Complacency is developed and is fed by frustration and not being heard.
There are dozens and dozens of examples to verify this statement. Little children are trying to tell their caregivers(parents) that they need them close by and not to go to the bingo, establishment, poker game and the list hits the ceiling! If you think this is a bold assumption, think again; our children are our future and how are we preparing them? The caption that has been etched across my heart is evident today; what you live with you learn, what you learn you do, what you do you practice, what you practice has consequences.
On Sept. 11, 2021, one of my twin sons was fatally stabbed by the partner who lived in this way and we lost a son in the prime of his life. Now we are fighting for justice, and still waiting for a death certificate so that his estate can be settled for his fatherless children. This gives me all the more reason to not be complacent but to empower those who are frustrated and think there is no hope.

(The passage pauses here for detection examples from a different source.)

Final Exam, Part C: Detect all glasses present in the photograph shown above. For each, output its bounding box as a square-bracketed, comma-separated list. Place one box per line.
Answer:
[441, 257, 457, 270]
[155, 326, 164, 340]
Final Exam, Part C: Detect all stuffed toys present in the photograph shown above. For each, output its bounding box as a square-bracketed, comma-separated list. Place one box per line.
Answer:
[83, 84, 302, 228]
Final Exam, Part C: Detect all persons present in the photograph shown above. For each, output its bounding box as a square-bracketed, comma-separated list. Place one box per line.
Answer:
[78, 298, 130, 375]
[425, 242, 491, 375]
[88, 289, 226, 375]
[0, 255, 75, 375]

To empower an individual is to give them tangible solutions and to have them realize there is a way out of despair and to embrace faith in people and institutions. There are some highly trained people who unfortunately are holding back and not offering co-operative dialogue but choose to be reactive rather than proactive. There are two main reasons why I have not been hired in meaningful positions within the caregiving capacity – I do not hold validation in land-claimant group and might rock the boat too much in administrative matters. This, to me, is not right or fair; I am ready and willing to discuss this with whomever recognizes what I have just written.

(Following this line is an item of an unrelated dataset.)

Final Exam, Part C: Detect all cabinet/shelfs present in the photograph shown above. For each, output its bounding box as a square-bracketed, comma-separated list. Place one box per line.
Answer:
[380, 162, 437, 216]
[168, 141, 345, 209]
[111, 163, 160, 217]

Let’s continue with the train of thought; when we are not given the opportunity to voice the issues at heart, in effect, we are being told that someone else will look into the matter and may or may not inform all who are affected by the outcome of issues brought forward. This is where the frustration begins to build and everyone you try to make contact with passes you on to the next phone number or the next email address and by the time you are able to engage with the “right” individual you mess it up because of anger and the wrong words.
Let’s not have complacency overrule your concerns and matters that affect your rights and privileges.